SET EXERCISE A
Answer these questions using the passage on description logics:
(i) Who first gave definition to the term and discipline of description logics in the 1980s, among many others?
(ii) What kind of knowledge does the T in TBox stand for?
(iii) Which kind of reasoning is generally more complex and at a larger scale?
SET EXERCISE B
Write out the part of the passage on description logics that opens with the words "Franz Baader and" and closes with "for the TBox.". In that part, switch "rule-based" to "rules-driven".
SET EXERCISE C
Pick up the passage on description logics after its last sentence and continue it.

** BEGIN TEXT PASSAGE **

The problem with urging outside-the-box thinking is that many of us do a less-than-stellar job of thinking inside the box. We often fail to realize the options and opportunities that are blatantly visible inside the box that could dramatically improve our chances of success.

Naomi Karten [1]

### The Description Logics Underpinnings of the Semantic Web

Description logics are one of the key underpinnings to the semantic Web. They grew out of earlier frame-based logic systems from Marvin Minsky and also semantic networks; the term and discipline was first given definition in the 1980s by Ron Brachman, among many others [2].

Description logics (DL, most often expressed in the plural) are a logic semantics for knowledge representation (KR) systems based on first-order predicate logic (FOL). They are a kind of logical metalanguage that can help describe and determine (with various logic tests) the consistency, decidability and inferencing power of a given KR language. The semantic Web ontology languages, OWL Lite and OWL DL (which stands for description logics), are based on DL and were themselves outgrowths of earlier DL languages.

Description logics and their semantics traditionally split concepts and their relationships from the different treatment of individuals and their attributes and roles, expressed as fact assertions. The concept split is known as the TBox (for terminological knowledge, the basis for T in TBox) and represents the schema or taxonomy of the domain at hand. The TBox is the structural and intensional component of conceptual relationships.

Thus, the model is an abstraction of a concrete world where the concepts are interpreted as subsets of the domain as required by the TBox and where the membership of the individuals to concepts and their relationships with one another in terms of roles respect the assertions in the ABox.

Franz Baader and Werner Nutt [3]

The second split of individuals is known as the ABox (for assertions, the basis for A in ABox) and describes the attributes of individuals, the roles between individuals, and other assertions about individuals regarding their class membership with the TBox concepts. Both the TBox and ABox are consistent with set-theoretic principles.

TBox and ABox logic operations differ and their purposes differ. TBox operations are based more on inferencing and tracing or verifying class memberships in the hierarchy (that is, the structural placement or relation of objects in the structure). ABox operations are more rule-based and govern fact checking, instance checking, consistency checking, and the like [3]. ABox reasoning is generally more complex and at a larger scale than that for the TBox.

** END TEXT PASSAGE **
** BEGIN DATA ROWS **

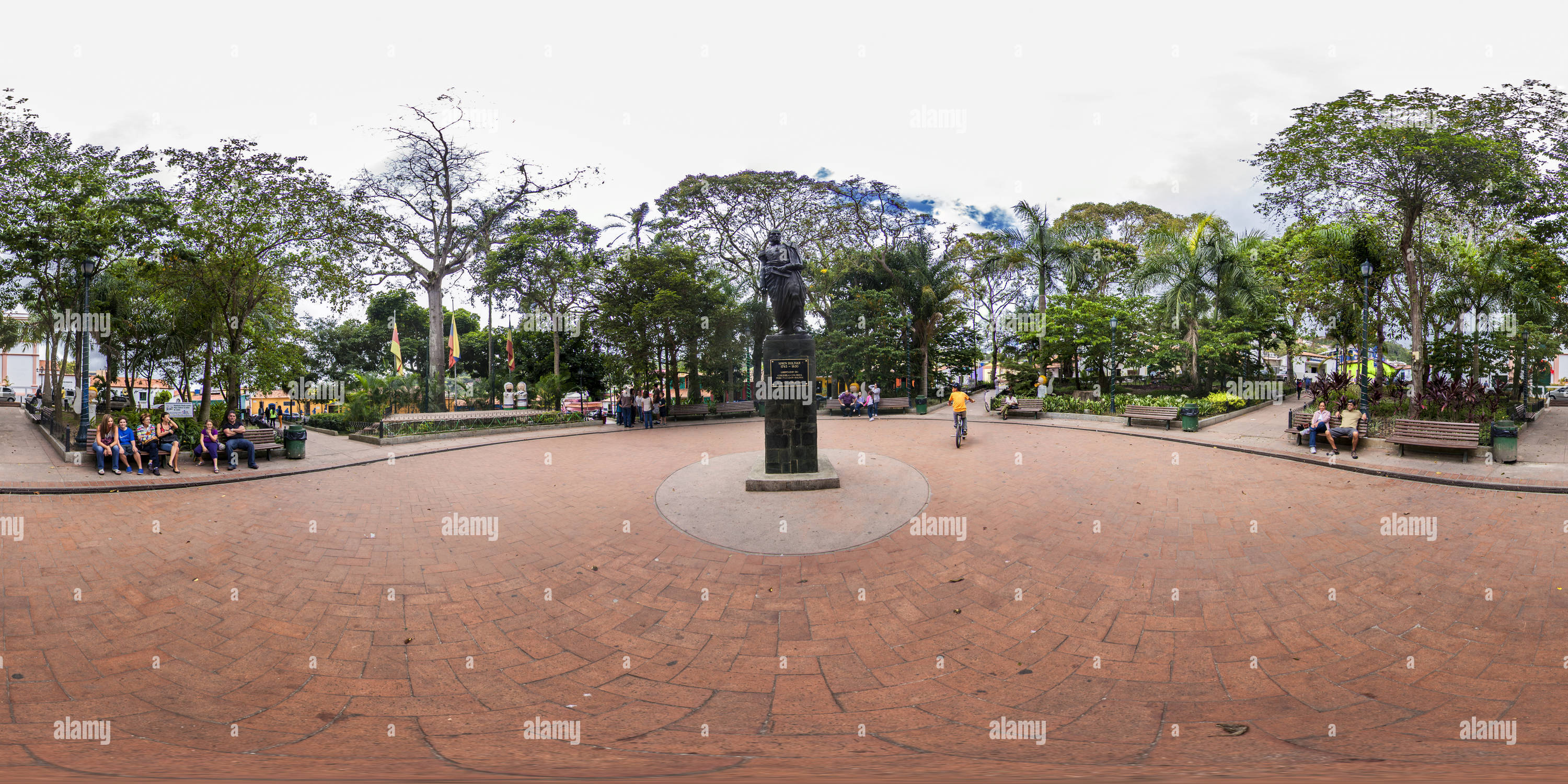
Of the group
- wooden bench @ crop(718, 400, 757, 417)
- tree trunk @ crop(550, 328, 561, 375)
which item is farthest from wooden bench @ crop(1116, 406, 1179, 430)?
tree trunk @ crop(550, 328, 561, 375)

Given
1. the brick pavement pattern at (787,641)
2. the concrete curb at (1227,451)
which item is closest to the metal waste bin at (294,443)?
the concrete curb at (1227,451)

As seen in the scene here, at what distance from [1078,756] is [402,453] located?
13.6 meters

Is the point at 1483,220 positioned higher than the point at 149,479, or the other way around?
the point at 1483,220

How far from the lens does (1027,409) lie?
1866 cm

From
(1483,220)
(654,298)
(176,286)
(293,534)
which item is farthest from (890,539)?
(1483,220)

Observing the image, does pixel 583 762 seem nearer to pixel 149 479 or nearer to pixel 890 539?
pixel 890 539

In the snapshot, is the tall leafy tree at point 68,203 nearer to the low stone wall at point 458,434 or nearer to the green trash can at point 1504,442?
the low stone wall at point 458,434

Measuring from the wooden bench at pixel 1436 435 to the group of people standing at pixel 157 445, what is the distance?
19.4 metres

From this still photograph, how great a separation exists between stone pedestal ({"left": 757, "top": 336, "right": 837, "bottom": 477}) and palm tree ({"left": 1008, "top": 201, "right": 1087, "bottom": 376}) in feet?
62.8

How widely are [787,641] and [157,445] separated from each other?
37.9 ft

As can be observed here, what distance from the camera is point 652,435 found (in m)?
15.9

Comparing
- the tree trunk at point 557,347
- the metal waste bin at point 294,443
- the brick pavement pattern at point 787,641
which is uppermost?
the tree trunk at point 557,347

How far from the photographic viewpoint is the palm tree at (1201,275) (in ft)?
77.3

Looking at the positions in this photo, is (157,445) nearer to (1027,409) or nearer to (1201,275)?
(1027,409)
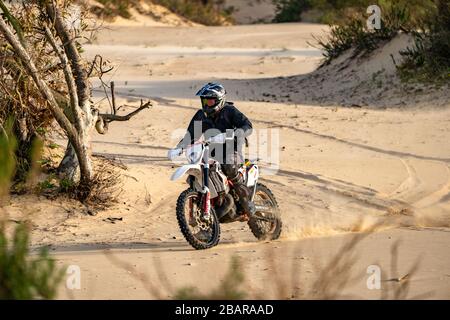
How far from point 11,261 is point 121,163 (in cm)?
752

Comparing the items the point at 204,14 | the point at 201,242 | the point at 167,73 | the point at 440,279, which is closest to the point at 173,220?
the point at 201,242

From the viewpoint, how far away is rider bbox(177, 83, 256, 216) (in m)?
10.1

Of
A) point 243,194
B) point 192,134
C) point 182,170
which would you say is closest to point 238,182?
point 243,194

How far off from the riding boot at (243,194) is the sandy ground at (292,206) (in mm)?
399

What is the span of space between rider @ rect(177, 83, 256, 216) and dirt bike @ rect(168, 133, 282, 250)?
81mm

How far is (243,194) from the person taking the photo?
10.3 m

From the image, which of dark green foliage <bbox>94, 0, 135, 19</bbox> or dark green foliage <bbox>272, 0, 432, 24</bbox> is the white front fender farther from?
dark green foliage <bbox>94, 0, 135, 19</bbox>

** END DATA ROWS **

REPLY A
(i) Ron Brachman
(ii) Terminological knowledge
(iii) ABox reasoning

REPLY B
Franz Baader and Werner Nutt [3]

The second split of individuals is known as the ABox (for assertions, the basis for A in ABox) and describes the attributes of individuals, the roles between individuals, and other assertions about individuals regarding their class membership with the TBox concepts. Both the TBox and ABox are consistent with set-theoretic principles.

TBox and ABox logic operations differ and their purposes differ. TBox operations are based more on inferencing and tracing or verifying class memberships in the hierarchy (that is, the structural placement or relation of objects in the structure). ABox operations are more rules-driven and govern fact checking, instance checking, consistency checking, and the like [3]. ABox reasoning is generally more complex and at a larger scale than that for the TBox.

REPLY C
Early semantic Web systems tended to be very diligent about maintaining these “box” distinctions of purpose, logic and treatment. One might argue, as I do herein, that the usefulness and basis for these splits has been lost somewhat in our first implementations and publishing of linked data systems.

### ABox and TBox Analogs in the Linked Data Web

Most of the semantic Web work at the beginning of this decade was pretty explicit about references to description logics and related inferencing engines and computational efficiency. Some of the early commercial semantic Web vendors are still very much focused on this space.

However, with the first release and emphasis on linked data about two years ago, the emphasis seemed to shift to the more pragmatic questions of actually posting and getting data out there. Best practices for cool URIs and publishing and linkage modes assumed prominence. The linking open data (LOD) movement began in earnest and gained mindshare. Of course, many in the DL and OWL development communities continued to discuss logic and inferencing, but now seemingly more as a separate camp to which the linked data tribe paid little heed.

The central hub of this linked data effort has been DBpedia and its pivotal place within the ‘LOD cloud.’ What is remarkable about the LOD cloud, however, is that it is almost entirely an ABox representation of the world and its instances. Starting from the core set of individual instances within Wikipedia, this cloud has now grown to many other sources and the central place for finding linked instance data. If one looks carefully at the LOD cloud and its linkages we can see the prevalence of instance-level relationships and attributes.

Linking Open Data’s “ABox”

Linking Open Data’s “TBox”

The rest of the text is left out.